Am Wochenende schrieb
die Lehrerin jeden Schülernamen auf ein Blatt Papier und daneben die Liste
der netten Bemerkungen, die ihre Mitschüler über den Einzelnen
aufgeschrieben hatten. Am Montag gab sie jedem Schüler seine oder ihre
Liste. Schon nach kurzer Zeit lächelten alle.
"Wirklich?", hörte man flüstern. "Ich wusste gar
nicht, dass ich irgendjemandem was bedeute!" und "Ich wusste nicht, dass
mich andere so mögen", waren die Kommentare. Niemand erwähnte danach die
Listen wieder.
Die Lehrerin wusste nicht, ob die Schüler sie
untereinander oder mit ihren Eltern diskutiert hatten, aber das machte
nichts aus. Die Übung hatte ihren Zweck erfüllt. Die Schüler waren
glücklich mit sich und mit den anderen.
Einige Jahre später war einer der Schüler gestorben
und die Lehrerin ging zum Begräbnis dieses Schülers. Die Kirche war
überfüllt mit vielen Freunden.
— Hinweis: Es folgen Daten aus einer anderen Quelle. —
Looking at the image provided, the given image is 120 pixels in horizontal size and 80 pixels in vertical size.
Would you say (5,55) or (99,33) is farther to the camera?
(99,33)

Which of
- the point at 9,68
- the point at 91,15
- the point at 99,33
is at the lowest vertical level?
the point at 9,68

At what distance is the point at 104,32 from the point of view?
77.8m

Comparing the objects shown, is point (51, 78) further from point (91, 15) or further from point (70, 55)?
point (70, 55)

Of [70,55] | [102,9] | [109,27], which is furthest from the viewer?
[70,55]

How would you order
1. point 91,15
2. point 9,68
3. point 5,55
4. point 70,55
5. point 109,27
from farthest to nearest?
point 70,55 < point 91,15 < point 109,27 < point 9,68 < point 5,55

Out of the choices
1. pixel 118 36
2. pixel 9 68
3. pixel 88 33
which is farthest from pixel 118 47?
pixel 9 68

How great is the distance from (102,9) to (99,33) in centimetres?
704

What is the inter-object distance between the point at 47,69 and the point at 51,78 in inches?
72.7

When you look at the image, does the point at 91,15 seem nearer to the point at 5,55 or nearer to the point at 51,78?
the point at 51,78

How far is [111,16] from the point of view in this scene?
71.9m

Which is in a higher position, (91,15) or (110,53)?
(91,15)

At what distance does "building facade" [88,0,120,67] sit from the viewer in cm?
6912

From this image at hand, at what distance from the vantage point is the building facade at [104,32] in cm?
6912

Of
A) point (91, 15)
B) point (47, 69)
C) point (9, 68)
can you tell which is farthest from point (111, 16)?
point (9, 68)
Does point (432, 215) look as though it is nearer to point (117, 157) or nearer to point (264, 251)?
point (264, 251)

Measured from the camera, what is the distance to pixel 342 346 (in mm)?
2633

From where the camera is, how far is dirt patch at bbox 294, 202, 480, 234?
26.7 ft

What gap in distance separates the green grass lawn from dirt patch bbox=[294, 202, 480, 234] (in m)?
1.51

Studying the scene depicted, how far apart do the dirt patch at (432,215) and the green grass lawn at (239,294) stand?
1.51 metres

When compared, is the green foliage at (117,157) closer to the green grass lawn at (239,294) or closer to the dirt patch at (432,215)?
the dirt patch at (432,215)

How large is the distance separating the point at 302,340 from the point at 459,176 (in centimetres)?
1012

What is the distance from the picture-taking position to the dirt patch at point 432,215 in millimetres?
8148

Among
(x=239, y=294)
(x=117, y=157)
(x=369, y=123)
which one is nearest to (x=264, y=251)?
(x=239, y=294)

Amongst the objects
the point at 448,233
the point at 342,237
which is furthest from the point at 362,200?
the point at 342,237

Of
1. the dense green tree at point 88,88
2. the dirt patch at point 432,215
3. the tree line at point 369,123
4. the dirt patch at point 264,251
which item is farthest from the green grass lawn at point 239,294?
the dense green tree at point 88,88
Einer nach dem anderen, der den jungen Mann
geliebt oder gekannt hatte, ging am Sarg vorbei und erwies ihm die letzte
Ehre.
Die Lehrerin ging als letzte und betete vor dem
Sarg. Als sie dort stand, sagte einer der Anwesenden, die den Sarg trugen,
zu ihr:
"Waren Sie Marks Mathelehrerin?" Sie nickte: "Ja".
Dann sagte er: "Mark hat sehr oft von Ihnen gesprochen."
Nach dem Begräbnis waren die meisten von Marks
früheren Schulfreunden versammelt. Marks Eltern waren auch da und sie
warteten offenbar sehnsüchtig darauf, mit der Lehrerin zu sprechen. "Wir
wollen Ihnen etwas zeigen", sagte der Vater und zog eine Geldbörse aus
seiner Tasche.
"Das wurde gefunden, als Mark verunglückt ist. Wir
dachten, Sie würden es erkennen." Aus der Geldbörse zog er ein stark
abgenutztes Blatt, das offensichtlich zusammengeklebt, viele Male gefaltet
und auseinandergefaltet worden war. Die Lehrerin wusste ohne hinzusehen,
dass dies eines der Blätter war, auf denen die netten Dinge standen, die
seine Klassenkameraden über Mark geschrieben hatten. "Wir möchten Ihnen so
sehr dafür danken, dass Sie das gemacht haben", sagte Marks Mutter. "Wie
Sie sehen können, hat Mark das sehr geschätzt." Alle früheren Schüler
versammelten sich um die Lehrerin. Charlie lächelte ein bisschen und
sagte: "Ich habe meine Liste auch noch. Sie ist in der obersten Schublade
in meinem Schreibtisch".
Die Frau von Heinz sagte: "Heinz bat mich, die Liste
in unser Hochzeitsalbum zu kleben." "Ich habe meine auch noch", sagte
Monika. "Sie ist in meinem Tagebuch." Dann griff Irene, eine andere
Mitschülerin, in ihren Taschenkalender und zeigte ihre abgegriffene und
ausgefranste Liste den anderen. "Ich trage sie immer bei mir", sagte Irene
und meinte dann: "Ich glaube, wir haben alle die Listen aufbewahrt." Die
Lehrerin war so gerührt, dass sie sich setzen musste und weinte. Sie
weinte um Mark und für alle seine Freunde, die ihn nie mehr sehen würden.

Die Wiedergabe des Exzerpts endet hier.